“All I could do was hope the pain would stay away,” he said. “The Open told me that when I was healthy, or even semi-healthy, I was still plenty good enough to compete. The key was being able to walk 18 holes every day and take a full swing at the golf ball. That doesn’t sound like much to ask, but for me at that point it was everything.”
The 2005 Open turned his year around. He ended up making 12 of his last 14 cuts and had to withdraw only one more time, and that wasn’t until October in Greensboro. As a two-time champion, he felt bad about having to pull out, but he wasn’t going to take any chances. By then, he had made enough money to preserve his spot in the top 125. He finished the year with $696,250, which was good enough for 121st place on the money list. Hardly spectacular, but Rocco wasn’t complaining.
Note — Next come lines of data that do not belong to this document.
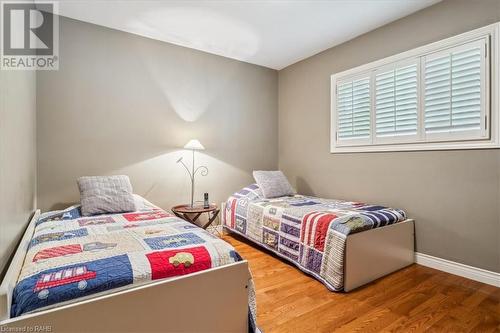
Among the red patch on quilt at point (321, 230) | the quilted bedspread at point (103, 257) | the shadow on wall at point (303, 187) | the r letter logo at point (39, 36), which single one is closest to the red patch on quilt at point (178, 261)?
the quilted bedspread at point (103, 257)

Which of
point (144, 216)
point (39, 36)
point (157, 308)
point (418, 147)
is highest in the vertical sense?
point (39, 36)

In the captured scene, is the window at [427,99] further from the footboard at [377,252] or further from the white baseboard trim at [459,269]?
the white baseboard trim at [459,269]

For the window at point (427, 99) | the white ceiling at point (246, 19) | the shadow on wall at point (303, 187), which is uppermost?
the white ceiling at point (246, 19)

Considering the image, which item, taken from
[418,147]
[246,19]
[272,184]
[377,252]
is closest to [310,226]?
[377,252]

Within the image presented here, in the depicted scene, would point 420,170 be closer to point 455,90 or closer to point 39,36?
point 455,90

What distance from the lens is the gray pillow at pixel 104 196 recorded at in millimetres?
2258

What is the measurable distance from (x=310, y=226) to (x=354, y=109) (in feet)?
5.65

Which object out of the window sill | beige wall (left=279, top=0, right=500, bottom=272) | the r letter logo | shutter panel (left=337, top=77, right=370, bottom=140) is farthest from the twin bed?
the r letter logo

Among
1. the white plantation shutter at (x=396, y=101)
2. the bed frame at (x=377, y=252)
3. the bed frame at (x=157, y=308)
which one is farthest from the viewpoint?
the white plantation shutter at (x=396, y=101)

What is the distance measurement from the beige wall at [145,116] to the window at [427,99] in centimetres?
149

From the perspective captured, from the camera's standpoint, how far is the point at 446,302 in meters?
1.87

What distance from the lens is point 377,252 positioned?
7.41ft

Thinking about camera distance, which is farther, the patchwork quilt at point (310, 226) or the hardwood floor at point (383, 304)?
the patchwork quilt at point (310, 226)

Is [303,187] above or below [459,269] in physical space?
above
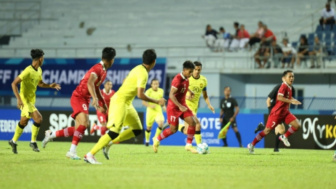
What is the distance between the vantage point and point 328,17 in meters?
32.3

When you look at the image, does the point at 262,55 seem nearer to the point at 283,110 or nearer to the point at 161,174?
the point at 283,110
“I had kept my job for another year,” he said. “I understood that given my age and my back, that was no small thing for me.”
Unfortunately, the first half of 2006 didn’t go as well as the second half of 2005 had. The early part of the year was again a struggle. He missed his first three cuts and four of his first five, a tie for 48th place at Doral being the only check he cashed prior to the Players Championship, where he tied for 58th. His goal in the spring was to be healthy for the Masters. Even though he hadn’t been in the top 100 on the money list for two years, he was still exempt into the Masters because of his sixth-place finish at Pinehurst. He arrived at Augusta, having taken the week off prior to the tournament, feeling rested and ready, he hoped, for a good week.
“Other than ’01, I had never really played very well there,” he said. “It wasn’t because I didn’t like the golf course, because I did. It could have been because putting is so important there, and for a long time I wasn’t a great putter. But really, if you think about it, striking the ball there is extremely important because if you don’t drive the ball to the right spots on the fairway, you have almost no chance of getting close to the pins. You have to be in certain places to have a chance. That part of my game has always been a strength.”
He got the week off to a good start on Thursday by shooting a four-under-par 68. The golf course had been lengthened to more than 7,500 yards by the Augusta National membership as part of a redesign that began soon after Tiger Woods shot an 18-under-par 270 there in 1997, so any under-par round at Augusta National was now a good day. Winning scores have been consistently higher in recent years at the Masters, topping out in 2007, when Zach Johnson won at one-over-par 289 after a week in which the winds blew every day.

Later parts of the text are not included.